It is important to state clearly that attending closely in this way to resonance between significantly differing traditions is neither to collapse nor to reduce such difference. On the contrary, even whilst advocating a hospitable mutual hearing, A Common Word is clear that there are indeed real and identifying differences between the traditions. As such, the intention behind A Common Word is to be distinguished from a “lowest common denominator” approach that would collapse differences and necessarily, if unconsciously, constrain the commitments of others to those of the authors themselves. This is a beginning of a demanding “listening and speaking between” particular words and distinct voices that might fruitfully presage an even more demanding “listening and speaking together” of such distinct traditions. By calling Muslims and Christians to hear the resonant word of God’s love and peace differently expressed and variously lived within and between their particular traditions, A Common Word seeks to promote the necessary confidence to turn from fear and caricature of the other, to viewing the other as held in God’s love. This will, hopefully, extend to asking also after the particular gifts that God has bestowed upon the other.
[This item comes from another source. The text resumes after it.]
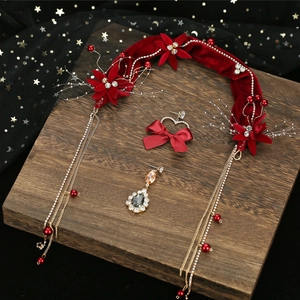 Elegant burgundy velvet bridal headband with gold tassels and rhinestone flower detail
The fundamental word offered here is that our flourishing in God cannot be had alone but only in common; in communion. As the Jewish, Christian and Islamic traditions each recognise, for all the emphasis on the absolute unity and uniqueness of God, the simplicity of God is a highly complex affair when transposed onto and understood within the conditions of finite, created reality. Here, relatedness in difference is properly viewed not as frustration and shortfall but as the only possible means of entering into common flourishing in God.
Blessed be God for this initiative;
May it open fresh avenues of scholarly and practical engagement;
May it help promote the confidence of charity within and between Christian and Islamic traditions;
May it show the way beyond the mutually assured destruction of conflict, terror and violence
And water the ground of our common flourishing in the peace and love of God.
Dr Paul D. Murray,
Director of the Centre for Catholic Studies.